- [Goal of the exercise]
Change every "the photographer" in the material below to "the camera operator", and leave everything else unchanged.

- [Information supplied]
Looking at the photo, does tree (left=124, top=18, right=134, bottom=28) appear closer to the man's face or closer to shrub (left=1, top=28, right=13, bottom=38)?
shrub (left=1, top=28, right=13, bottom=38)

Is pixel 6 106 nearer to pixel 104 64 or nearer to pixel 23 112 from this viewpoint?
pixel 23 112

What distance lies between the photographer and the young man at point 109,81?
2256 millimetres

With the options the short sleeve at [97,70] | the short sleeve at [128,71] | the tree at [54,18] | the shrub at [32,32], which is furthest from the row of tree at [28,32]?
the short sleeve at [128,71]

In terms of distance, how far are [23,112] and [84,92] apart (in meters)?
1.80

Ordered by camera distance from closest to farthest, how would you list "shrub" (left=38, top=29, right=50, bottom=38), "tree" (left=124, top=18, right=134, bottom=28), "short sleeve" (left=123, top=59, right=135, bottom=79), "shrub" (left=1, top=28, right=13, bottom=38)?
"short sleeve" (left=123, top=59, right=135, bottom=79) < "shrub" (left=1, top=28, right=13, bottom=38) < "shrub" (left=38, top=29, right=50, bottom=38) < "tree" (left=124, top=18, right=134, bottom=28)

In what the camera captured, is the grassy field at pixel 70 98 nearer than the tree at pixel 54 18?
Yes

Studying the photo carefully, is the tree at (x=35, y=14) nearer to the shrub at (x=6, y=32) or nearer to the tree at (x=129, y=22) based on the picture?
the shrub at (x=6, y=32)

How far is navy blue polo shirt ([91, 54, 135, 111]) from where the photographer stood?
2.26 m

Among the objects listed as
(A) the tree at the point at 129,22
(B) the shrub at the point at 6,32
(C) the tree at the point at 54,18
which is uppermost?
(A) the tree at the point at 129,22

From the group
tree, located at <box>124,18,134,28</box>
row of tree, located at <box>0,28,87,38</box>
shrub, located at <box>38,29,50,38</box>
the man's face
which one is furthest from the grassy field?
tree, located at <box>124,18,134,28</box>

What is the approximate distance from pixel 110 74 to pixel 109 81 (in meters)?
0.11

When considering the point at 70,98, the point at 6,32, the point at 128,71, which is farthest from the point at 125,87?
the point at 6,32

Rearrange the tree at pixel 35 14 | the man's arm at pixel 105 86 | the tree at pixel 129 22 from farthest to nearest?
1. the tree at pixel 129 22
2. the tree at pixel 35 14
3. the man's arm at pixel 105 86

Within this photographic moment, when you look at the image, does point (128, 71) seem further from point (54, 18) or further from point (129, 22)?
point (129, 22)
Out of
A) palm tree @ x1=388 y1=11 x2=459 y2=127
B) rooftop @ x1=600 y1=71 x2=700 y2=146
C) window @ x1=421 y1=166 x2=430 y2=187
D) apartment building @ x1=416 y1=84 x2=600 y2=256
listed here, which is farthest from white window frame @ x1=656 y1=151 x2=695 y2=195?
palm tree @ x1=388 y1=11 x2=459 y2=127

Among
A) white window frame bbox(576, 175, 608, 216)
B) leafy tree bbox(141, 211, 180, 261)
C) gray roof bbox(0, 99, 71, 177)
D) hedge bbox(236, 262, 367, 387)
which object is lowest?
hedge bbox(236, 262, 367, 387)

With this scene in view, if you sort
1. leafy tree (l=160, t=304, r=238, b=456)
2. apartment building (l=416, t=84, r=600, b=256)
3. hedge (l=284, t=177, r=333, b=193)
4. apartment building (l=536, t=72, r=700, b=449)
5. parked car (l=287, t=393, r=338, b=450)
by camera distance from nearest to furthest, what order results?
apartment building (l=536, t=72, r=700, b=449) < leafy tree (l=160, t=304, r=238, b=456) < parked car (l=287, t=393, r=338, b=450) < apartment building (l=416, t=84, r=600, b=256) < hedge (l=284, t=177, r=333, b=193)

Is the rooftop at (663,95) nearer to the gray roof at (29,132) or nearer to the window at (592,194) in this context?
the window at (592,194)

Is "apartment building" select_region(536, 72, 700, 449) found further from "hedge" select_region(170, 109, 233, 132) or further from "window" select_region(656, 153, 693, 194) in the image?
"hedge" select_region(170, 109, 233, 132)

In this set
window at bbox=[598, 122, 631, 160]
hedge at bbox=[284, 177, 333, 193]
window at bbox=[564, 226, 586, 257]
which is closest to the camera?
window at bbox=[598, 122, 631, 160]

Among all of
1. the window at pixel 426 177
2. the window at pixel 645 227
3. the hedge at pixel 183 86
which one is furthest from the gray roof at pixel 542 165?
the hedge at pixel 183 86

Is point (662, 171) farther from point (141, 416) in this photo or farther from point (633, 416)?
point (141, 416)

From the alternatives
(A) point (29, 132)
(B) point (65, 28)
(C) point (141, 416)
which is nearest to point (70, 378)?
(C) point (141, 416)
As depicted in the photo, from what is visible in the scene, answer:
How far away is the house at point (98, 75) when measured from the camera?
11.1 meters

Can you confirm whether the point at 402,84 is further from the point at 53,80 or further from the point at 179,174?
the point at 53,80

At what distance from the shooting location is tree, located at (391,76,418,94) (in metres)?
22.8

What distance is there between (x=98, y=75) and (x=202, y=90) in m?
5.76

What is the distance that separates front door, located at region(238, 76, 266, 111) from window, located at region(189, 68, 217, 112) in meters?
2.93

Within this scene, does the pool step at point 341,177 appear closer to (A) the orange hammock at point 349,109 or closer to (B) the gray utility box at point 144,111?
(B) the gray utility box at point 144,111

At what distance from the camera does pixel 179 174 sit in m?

- [Answer to this exercise]
Looking at the photo, does tree (left=124, top=18, right=134, bottom=28) appear closer to the man's face or closer to shrub (left=1, top=28, right=13, bottom=38)?
shrub (left=1, top=28, right=13, bottom=38)

Is pixel 6 106 nearer to pixel 104 64 or nearer to pixel 23 112 from this viewpoint?
pixel 23 112

What distance lies between the camera operator and the young man at point 109,81?
2256 millimetres

With the options the short sleeve at [97,70] | the short sleeve at [128,71] | the tree at [54,18] | the shrub at [32,32], which is furthest from the row of tree at [28,32]?
the short sleeve at [128,71]

In terms of distance, how far are [23,112] and [84,92] apart (in meters)?
1.80

Ordered by camera distance from closest to farthest, how would you list "shrub" (left=38, top=29, right=50, bottom=38), "tree" (left=124, top=18, right=134, bottom=28), "short sleeve" (left=123, top=59, right=135, bottom=79), "shrub" (left=1, top=28, right=13, bottom=38)?
"short sleeve" (left=123, top=59, right=135, bottom=79) < "shrub" (left=1, top=28, right=13, bottom=38) < "shrub" (left=38, top=29, right=50, bottom=38) < "tree" (left=124, top=18, right=134, bottom=28)

In what the camera captured, is the grassy field at pixel 70 98 nearer than the tree at pixel 54 18?
Yes

Studying the photo carefully, is the tree at (x=35, y=14) nearer to the shrub at (x=6, y=32) or nearer to the tree at (x=129, y=22) based on the picture?
the shrub at (x=6, y=32)

How far is navy blue polo shirt ([91, 54, 135, 111]) from where the camera operator stood?
2.26 m

Among the objects listed as
(A) the tree at the point at 129,22
(B) the shrub at the point at 6,32
(C) the tree at the point at 54,18
which is uppermost?
(A) the tree at the point at 129,22

From the group
tree, located at <box>124,18,134,28</box>
row of tree, located at <box>0,28,87,38</box>
shrub, located at <box>38,29,50,38</box>
the man's face
which one is furthest from the grassy field?
tree, located at <box>124,18,134,28</box>

What is the approximate distance from pixel 110 74 to pixel 109 81 (in meters)?
0.11

When considering the point at 70,98, the point at 6,32, the point at 128,71, which is farthest from the point at 125,87?
the point at 6,32

Rearrange the tree at pixel 35 14 | the man's arm at pixel 105 86 | the tree at pixel 129 22 from farthest to nearest?
1. the tree at pixel 129 22
2. the tree at pixel 35 14
3. the man's arm at pixel 105 86

Within this photographic moment, when you look at the image, does point (128, 71) seem further from point (54, 18) or further from point (129, 22)?
point (129, 22)
Out of
A) palm tree @ x1=388 y1=11 x2=459 y2=127
B) rooftop @ x1=600 y1=71 x2=700 y2=146
C) window @ x1=421 y1=166 x2=430 y2=187
D) apartment building @ x1=416 y1=84 x2=600 y2=256
listed here, which is farthest from white window frame @ x1=656 y1=151 x2=695 y2=195?
palm tree @ x1=388 y1=11 x2=459 y2=127

Among
A) white window frame bbox(576, 175, 608, 216)
B) leafy tree bbox(141, 211, 180, 261)
C) gray roof bbox(0, 99, 71, 177)
D) hedge bbox(236, 262, 367, 387)
which object is lowest?
hedge bbox(236, 262, 367, 387)

With this scene in view, if you sort
1. leafy tree (l=160, t=304, r=238, b=456)
2. apartment building (l=416, t=84, r=600, b=256)
3. hedge (l=284, t=177, r=333, b=193)
4. apartment building (l=536, t=72, r=700, b=449)
5. parked car (l=287, t=393, r=338, b=450)
by camera distance from nearest to furthest, what order results?
apartment building (l=536, t=72, r=700, b=449) < leafy tree (l=160, t=304, r=238, b=456) < parked car (l=287, t=393, r=338, b=450) < apartment building (l=416, t=84, r=600, b=256) < hedge (l=284, t=177, r=333, b=193)

Is the rooftop at (663,95) nearer to the gray roof at (29,132) or nearer to the window at (592,194) in this context?
the window at (592,194)

Is "apartment building" select_region(536, 72, 700, 449) found further from "hedge" select_region(170, 109, 233, 132) or further from "window" select_region(656, 153, 693, 194) in the image?
"hedge" select_region(170, 109, 233, 132)

In this set
window at bbox=[598, 122, 631, 160]
hedge at bbox=[284, 177, 333, 193]
window at bbox=[564, 226, 586, 257]
which is closest to the camera?
window at bbox=[598, 122, 631, 160]

Among all of
1. the window at pixel 426 177
2. the window at pixel 645 227
3. the hedge at pixel 183 86
which one is furthest from the gray roof at pixel 542 165?
the hedge at pixel 183 86

Is point (662, 171) farther from point (141, 416) in this photo or farther from point (633, 416)?
point (141, 416)

From the alternatives
(A) point (29, 132)
(B) point (65, 28)
(C) point (141, 416)
which is nearest to point (70, 378)?
(C) point (141, 416)
As depicted in the photo, from what is visible in the scene, answer:
How far away is the house at point (98, 75) when measured from the camera?
11.1 meters

Can you confirm whether the point at 402,84 is further from the point at 53,80 or further from the point at 179,174?
the point at 53,80

At what distance from the shooting location is tree, located at (391,76,418,94) (in metres)?
22.8

What distance is there between (x=98, y=75) and (x=202, y=90) in m?
5.76

What is the distance that separates front door, located at region(238, 76, 266, 111) from window, located at region(189, 68, 217, 112) in meters?
2.93

Within this scene, does the pool step at point 341,177 appear closer to (A) the orange hammock at point 349,109 or closer to (B) the gray utility box at point 144,111?
(B) the gray utility box at point 144,111

At what distance from the camera does pixel 179 174 sit in m?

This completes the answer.